-- THE DATA follows --

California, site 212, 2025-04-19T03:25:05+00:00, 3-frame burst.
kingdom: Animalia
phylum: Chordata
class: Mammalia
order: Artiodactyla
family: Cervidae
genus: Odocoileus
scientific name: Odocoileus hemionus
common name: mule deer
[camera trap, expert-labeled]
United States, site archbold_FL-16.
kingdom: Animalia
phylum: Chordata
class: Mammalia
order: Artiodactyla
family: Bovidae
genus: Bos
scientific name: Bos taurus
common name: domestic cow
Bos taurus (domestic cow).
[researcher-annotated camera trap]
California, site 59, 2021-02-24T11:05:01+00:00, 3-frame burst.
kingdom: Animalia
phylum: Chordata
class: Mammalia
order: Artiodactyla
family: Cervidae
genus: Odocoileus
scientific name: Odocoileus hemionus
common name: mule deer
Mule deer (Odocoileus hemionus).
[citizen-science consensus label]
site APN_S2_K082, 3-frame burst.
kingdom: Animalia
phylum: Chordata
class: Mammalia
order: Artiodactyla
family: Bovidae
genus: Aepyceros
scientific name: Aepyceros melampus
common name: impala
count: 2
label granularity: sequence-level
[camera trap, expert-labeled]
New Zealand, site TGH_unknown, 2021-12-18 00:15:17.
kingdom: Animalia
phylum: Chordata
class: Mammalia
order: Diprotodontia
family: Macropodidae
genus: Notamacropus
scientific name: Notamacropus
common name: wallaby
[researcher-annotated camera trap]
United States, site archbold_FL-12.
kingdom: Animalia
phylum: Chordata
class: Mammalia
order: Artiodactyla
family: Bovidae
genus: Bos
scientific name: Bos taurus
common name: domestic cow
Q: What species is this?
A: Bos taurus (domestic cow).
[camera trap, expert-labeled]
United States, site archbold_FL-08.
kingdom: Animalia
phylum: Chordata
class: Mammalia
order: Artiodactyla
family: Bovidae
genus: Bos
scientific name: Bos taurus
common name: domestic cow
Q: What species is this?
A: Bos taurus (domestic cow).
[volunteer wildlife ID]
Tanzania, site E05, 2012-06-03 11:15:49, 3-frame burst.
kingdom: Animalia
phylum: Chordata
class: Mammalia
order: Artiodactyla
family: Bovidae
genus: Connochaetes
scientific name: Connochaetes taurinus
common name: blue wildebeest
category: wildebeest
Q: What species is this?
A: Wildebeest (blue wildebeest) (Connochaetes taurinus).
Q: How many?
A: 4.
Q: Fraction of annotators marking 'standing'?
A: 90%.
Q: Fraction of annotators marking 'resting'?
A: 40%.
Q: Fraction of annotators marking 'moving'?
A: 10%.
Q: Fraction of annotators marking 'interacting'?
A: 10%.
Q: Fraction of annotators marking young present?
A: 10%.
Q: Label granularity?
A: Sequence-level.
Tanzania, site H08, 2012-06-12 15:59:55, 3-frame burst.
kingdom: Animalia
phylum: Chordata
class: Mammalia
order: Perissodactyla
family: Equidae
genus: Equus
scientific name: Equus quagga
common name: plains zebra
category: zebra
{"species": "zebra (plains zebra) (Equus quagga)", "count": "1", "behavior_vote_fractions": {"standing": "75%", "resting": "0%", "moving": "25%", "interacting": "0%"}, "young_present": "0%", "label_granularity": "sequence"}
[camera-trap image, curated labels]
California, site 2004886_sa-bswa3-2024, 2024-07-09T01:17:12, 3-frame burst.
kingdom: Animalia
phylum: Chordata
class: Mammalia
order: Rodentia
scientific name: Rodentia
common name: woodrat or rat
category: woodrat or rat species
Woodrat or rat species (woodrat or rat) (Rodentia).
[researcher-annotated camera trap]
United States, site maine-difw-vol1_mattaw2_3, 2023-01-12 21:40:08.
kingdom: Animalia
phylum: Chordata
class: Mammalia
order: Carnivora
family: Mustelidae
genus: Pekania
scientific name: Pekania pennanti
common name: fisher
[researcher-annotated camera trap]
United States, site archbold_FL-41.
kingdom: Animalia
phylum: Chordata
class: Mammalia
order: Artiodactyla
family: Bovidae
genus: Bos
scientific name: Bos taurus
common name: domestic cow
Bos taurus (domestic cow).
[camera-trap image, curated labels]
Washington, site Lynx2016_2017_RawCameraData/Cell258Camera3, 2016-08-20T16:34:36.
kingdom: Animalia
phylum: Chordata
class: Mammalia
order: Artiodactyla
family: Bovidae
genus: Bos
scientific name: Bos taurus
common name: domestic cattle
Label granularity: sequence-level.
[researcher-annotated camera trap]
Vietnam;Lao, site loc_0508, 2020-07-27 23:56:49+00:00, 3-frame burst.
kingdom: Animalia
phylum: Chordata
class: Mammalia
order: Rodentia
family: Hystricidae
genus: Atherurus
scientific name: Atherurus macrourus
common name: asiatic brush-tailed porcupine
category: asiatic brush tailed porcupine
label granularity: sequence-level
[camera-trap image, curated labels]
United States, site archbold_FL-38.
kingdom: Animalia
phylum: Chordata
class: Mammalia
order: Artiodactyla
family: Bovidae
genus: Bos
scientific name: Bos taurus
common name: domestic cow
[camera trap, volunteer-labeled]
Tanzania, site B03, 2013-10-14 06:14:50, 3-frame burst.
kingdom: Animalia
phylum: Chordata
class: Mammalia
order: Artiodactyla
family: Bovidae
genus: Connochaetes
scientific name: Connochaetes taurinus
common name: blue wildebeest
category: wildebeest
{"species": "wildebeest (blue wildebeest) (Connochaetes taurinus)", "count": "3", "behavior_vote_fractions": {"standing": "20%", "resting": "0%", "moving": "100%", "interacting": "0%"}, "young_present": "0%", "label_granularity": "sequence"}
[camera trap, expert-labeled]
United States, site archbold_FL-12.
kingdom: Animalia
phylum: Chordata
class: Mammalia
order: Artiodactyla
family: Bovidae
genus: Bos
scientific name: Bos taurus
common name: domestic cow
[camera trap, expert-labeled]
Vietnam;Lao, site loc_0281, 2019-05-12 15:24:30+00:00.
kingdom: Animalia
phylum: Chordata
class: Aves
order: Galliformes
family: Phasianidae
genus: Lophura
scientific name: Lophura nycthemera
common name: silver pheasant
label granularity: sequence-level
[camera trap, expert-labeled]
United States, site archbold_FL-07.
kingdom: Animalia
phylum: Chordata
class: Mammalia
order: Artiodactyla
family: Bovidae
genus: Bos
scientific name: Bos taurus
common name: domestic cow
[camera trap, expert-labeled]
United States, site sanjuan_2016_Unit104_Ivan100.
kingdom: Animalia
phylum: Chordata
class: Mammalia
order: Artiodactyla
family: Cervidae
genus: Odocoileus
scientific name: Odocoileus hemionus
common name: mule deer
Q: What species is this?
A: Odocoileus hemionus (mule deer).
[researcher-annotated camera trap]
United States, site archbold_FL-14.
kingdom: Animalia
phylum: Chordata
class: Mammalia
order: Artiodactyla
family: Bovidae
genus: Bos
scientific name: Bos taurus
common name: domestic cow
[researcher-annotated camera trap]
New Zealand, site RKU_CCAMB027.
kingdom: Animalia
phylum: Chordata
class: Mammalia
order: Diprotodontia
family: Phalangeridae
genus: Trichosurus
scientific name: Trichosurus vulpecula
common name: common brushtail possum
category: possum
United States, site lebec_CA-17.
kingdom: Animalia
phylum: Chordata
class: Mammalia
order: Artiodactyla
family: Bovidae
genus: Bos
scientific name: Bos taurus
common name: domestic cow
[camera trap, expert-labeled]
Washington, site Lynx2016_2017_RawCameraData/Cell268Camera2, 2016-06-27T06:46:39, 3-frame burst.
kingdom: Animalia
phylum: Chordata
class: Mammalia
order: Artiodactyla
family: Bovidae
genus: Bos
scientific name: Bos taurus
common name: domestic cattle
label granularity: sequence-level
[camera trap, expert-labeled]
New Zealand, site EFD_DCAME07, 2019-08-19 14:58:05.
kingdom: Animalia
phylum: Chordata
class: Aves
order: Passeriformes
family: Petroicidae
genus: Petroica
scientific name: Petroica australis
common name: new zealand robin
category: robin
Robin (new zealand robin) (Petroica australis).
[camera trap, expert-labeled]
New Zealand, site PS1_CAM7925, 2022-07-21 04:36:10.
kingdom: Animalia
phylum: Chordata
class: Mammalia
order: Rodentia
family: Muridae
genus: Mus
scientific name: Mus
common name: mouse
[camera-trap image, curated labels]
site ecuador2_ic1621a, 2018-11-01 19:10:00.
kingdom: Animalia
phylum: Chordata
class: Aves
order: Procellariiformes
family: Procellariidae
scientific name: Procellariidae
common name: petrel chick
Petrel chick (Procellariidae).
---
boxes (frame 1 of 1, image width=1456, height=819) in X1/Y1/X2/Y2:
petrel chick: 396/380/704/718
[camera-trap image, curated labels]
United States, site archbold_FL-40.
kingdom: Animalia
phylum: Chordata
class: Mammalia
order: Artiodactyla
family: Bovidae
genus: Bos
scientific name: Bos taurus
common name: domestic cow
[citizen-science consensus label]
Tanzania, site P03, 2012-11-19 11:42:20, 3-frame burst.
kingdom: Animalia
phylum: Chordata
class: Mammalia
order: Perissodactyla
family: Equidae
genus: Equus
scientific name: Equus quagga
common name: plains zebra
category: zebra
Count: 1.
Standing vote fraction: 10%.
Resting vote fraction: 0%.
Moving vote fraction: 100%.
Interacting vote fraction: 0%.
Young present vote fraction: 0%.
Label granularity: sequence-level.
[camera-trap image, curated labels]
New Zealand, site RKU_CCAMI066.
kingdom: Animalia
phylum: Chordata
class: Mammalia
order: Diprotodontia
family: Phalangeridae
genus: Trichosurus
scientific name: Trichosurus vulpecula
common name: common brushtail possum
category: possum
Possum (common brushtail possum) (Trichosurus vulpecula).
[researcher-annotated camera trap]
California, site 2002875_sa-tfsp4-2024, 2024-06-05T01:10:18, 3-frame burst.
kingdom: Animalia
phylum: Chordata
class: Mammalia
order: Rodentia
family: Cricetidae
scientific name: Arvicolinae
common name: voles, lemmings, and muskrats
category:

-- THE DATA concluded --

REQUIRED WORK: Copy out each line of the material above that holds the word "United".

ANSWER AREA:
United States, site archbold_FL-16.
United States, site archbold_FL-12.
United States, site archbold_FL-08.
United States, site maine-difw-vol1_mattaw2_3, 2023-01-12 21:40:08.
United States, site archbold_FL-41.
United States, site archbold_FL-38.
United States, site archbold_FL-12.
United States, site archbold_FL-07.
United States, site sanjuan_2016_Unit104_Ivan100.
United States, site archbold_FL-14.
United States, site lebec_CA-17.
United States, site archbold_FL-40.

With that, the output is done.